Конечно, можно было бы сказать, что князья и кое-кто из старцев, живя бок о бок с силой кровнородственной управителям той страны, которой Русь продолжала выплачивать позорную дань, просто всячески стремились избегать осложнений со слишком уж бодрым хищником, но отчего ж тогда именно у этих примирителей и золотели дома и наряды?

Но вместе с тем среди того многолюдства, у которого так или иначе отнимались верховные цели и жизненные силы, какие на его же глазах обращались в жир захребетников, среди тех многочисленных горожан и селян росло недоумение. Прежде рвались они созывать вече и миром решать важные вопросы. Но и прославители тунежительства не дремали. Прямо или через своих приспешников им удалось добиться учреждения великих наказаний тому, кто посмеет сбирать вече по ничтожному поводу. А позже и вовсе невозможно стало без уведомления первых мужей в колокол у храма Рода ударить. Ну и, понятно, там, где торжествует расчет выгод, всенепременно возможным становится и подкуп. Продажники находились не только среди тех, кого всевозможные чувственные пристрастия трясли уже многие годы, не оставляя им воли ни на благое, ни на дурное, все больше выискивалось предателей Истины среди никак не избалованных излишествами трударей, которые за какую-то смешную мзду на собраниях радостными криками поддерживали своих нанимателей и напротив — говором и свистом силились заглушать речи их недругов.

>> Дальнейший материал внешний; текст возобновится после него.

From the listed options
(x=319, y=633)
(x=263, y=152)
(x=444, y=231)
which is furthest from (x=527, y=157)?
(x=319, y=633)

Сколько раз приходили к Святославу на подворье те, кто не мог и не хотел передаваться торжеству пришлого сознания:

— Княже, не хотим мы, чтобы Сигурд со Свенельдом уступали нас жидове, будто бы свое имущество. Ты — наш князь. Ты за нас на полях кровь проливаешь. И не надо нам других никаких, живущих в праздности чужими трудами.

Но много ли мог молодой князь, когда его собственная мать в редкие минуты оживления сознания так напутствовала его:

— Ты не гневайся на Свенельда, он жизнь знает и всегда большой ум имел. Оттого и живет, как царю прилично. Ест, что хочет. Жен каких хочет имеет. Украшает себя чем только пожелает.

— Вот так-так, — покачивал головой сын. — Ведь ты мать мне, княжья дочь сама. Как же не знать тебе, что украшение князя — защита народа да вражий страх?